The relativity of space-time is more easily grokked at the level of astrophysics. For example, it takes light eight minutes and twenty seconds to travel from the sun to the earth. If you were vacationing on Jupiter (nothing I’d recommend), your retina would need to patiently wait an additional thirty-five minutes to receive the same photon. The “creation” of that light energy as a product of hydrogen fusion in the sun may have happened at a definable objective moment, but the perception of it is relative.

Shortly after the codification of relativity theory, particle physics further disassembled our understanding of a fixed, mechanistic Newtonian reality. Matter is not inert. It is representative of an endless vibrating dance of particles that have dual personalities both as mass, confined to a location, and a wave, spread out over space. The incessant exchange of sub-atomic particles between atoms – which form molecules and then compounds and subsequently things we call stuff – portrays a spontaneous, impermanent universe that is constantly emerging, evolving and interdependent. In fact, merely observing the particles themselves alter their behavior. In this new comprehension of reality, the traditional subject-object relationship crumbles – as the seer is in a dynamic relationship with the seen. Instead, we are all participants in an infinite web with no boss. As Watts was apt to say, “We are petals on the same flower.”

It’s curious that the Buddha posited this vision of the world twenty-five hundred years prior to the advent of electron microscopes and the brilliance of Einstein. Pratītyasamutpāda, commonly translated as dependent origination, or dependent arising, is a key doctrine in Buddhism. In short, this theory postulates that everything is reliant on everything else. And nothing is absolute or fixed. This is also redolent of Heraclitus’ Logos and Lao Tzu’s Tao, the course of nature. Both Eastern mysticism and modern physics share a common essence: the awareness of the unity and mutual interrelation of all things and events. We live in Indra’s Net, an infinite web which, at its junctures, holds crystalline drops of water that reflect every other drop.

The empiricism of modern physics has pointed us strangely back to the intuition of ancient Eastern mystics. As we penetrate deeper and deeper into matter, physics doesn’t show us any basic building blocks. The fundamental nature of stuff doesn’t appear to be matter at all — but spontaneously arising, ever-changing organic pattern.

What Does This Have to Do with My Body?

The challenges to medical orthodoxy and the efflorescence of longevity science since the beginning of the 21st century in many ways reflects the upending of Newtonian physics at the beginning of the 20th century.
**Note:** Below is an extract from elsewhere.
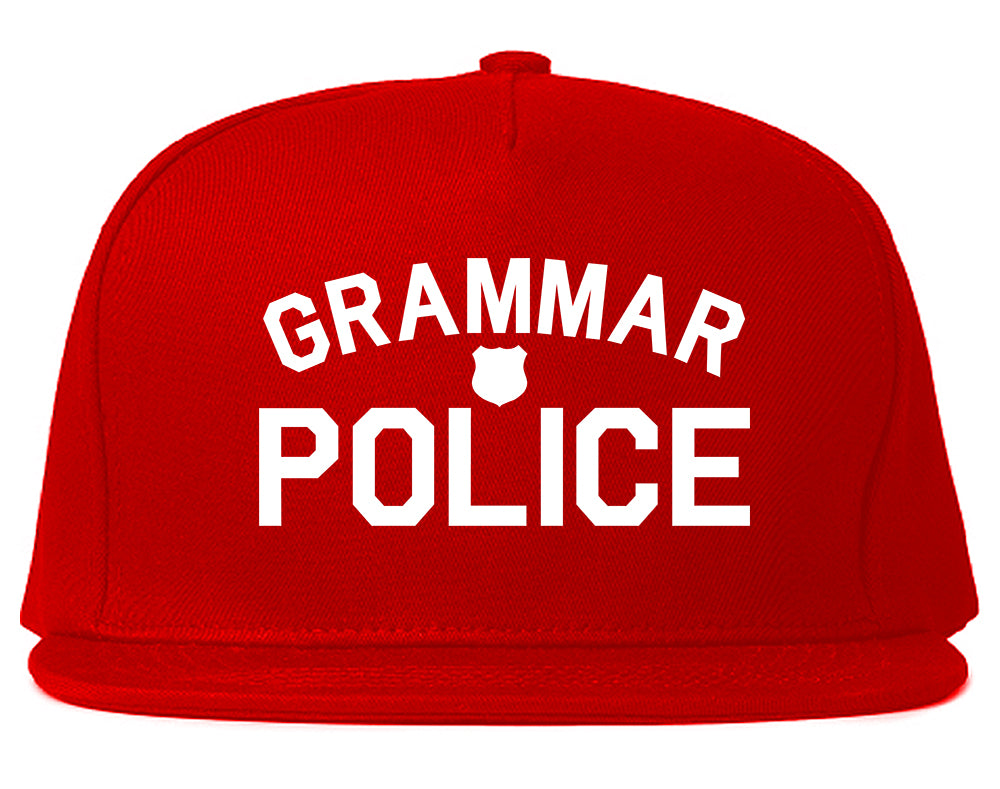 Grammar_Police_Gag Red Snapback Hat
Einstein, Bohr, Planck and others pointed to a world that wasn’t fixed, that could not be reduced to its smallest component parts. At the quantum level, all of existence is a vibratory energetic dance of construction and destruction. The emerging fields of epigenetics, neuroplasticity and the microbiome, along with new discoveries into the nature of metabolism have demonstrated a similar phenomenon – one with ancient Eastern roots. The human body is not fixed. The human organism exists as a fluctuating process in constant interaction with its environment.
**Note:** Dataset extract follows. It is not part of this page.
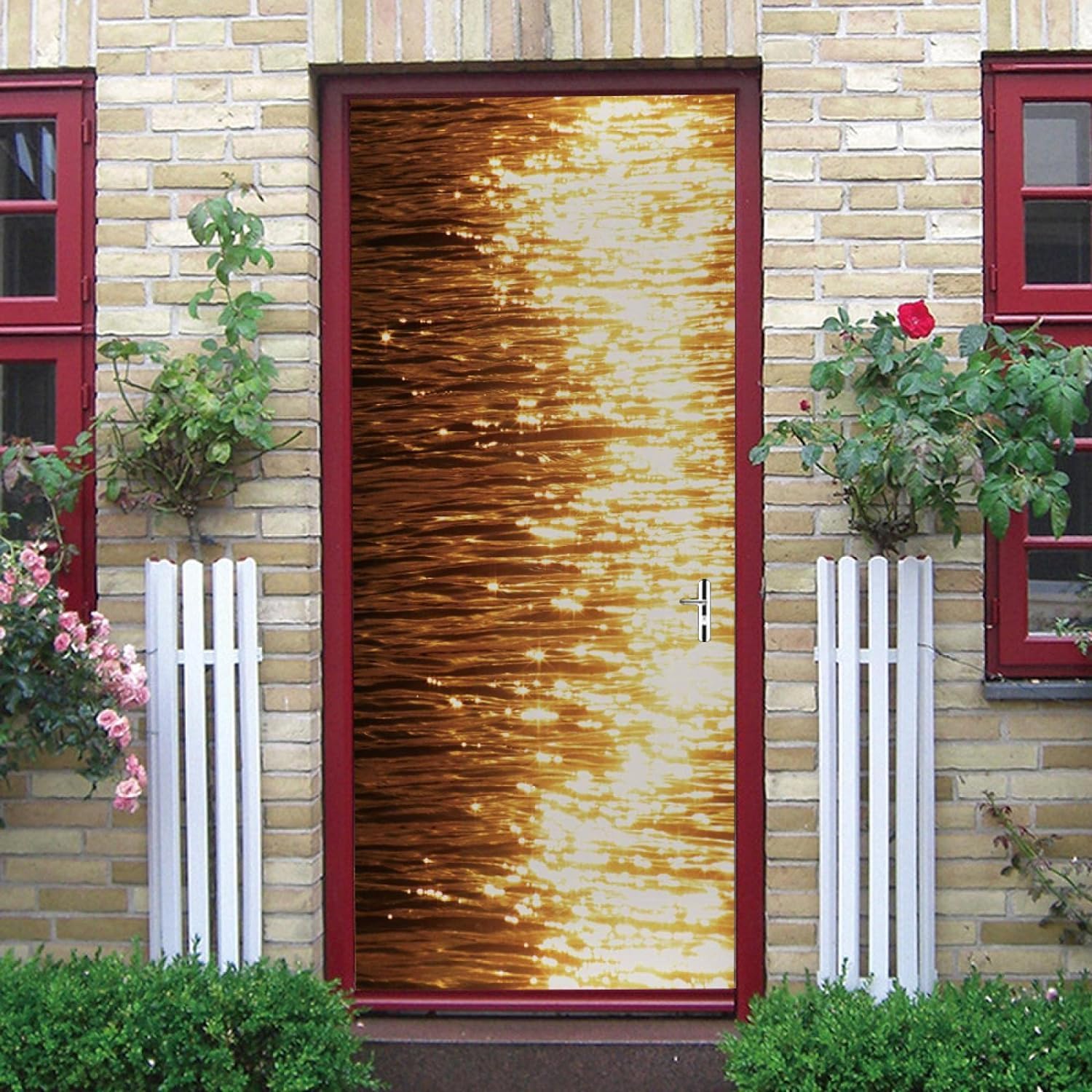 3D Ocean Sunset 90 X 210 Cm for Living Room Bedroom Bathroom Kitchen Door Decoration - Vinyl Waterproof Door Decals Wallpaper for Bedroom Living Room Door Decoration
When we look closely at the human body, we see a dance. The blood constantly exchanges CO2 and oxygen. The pancreas alternately secretes insulin and glucagon. The brain is awash in a sea of neuromodulators – both excitatory and inhibitory. The mitochondria produce reactive oxygen species and antioxidants. Glucose is being converted to energy, known as ATP. 150 pounds of ATP is being burned per day. 39 trillion bacteria are splitting in binary fission and perishing every day. Humans are not things made of stuff. We are organic pattern constantly changing in relation to our environment.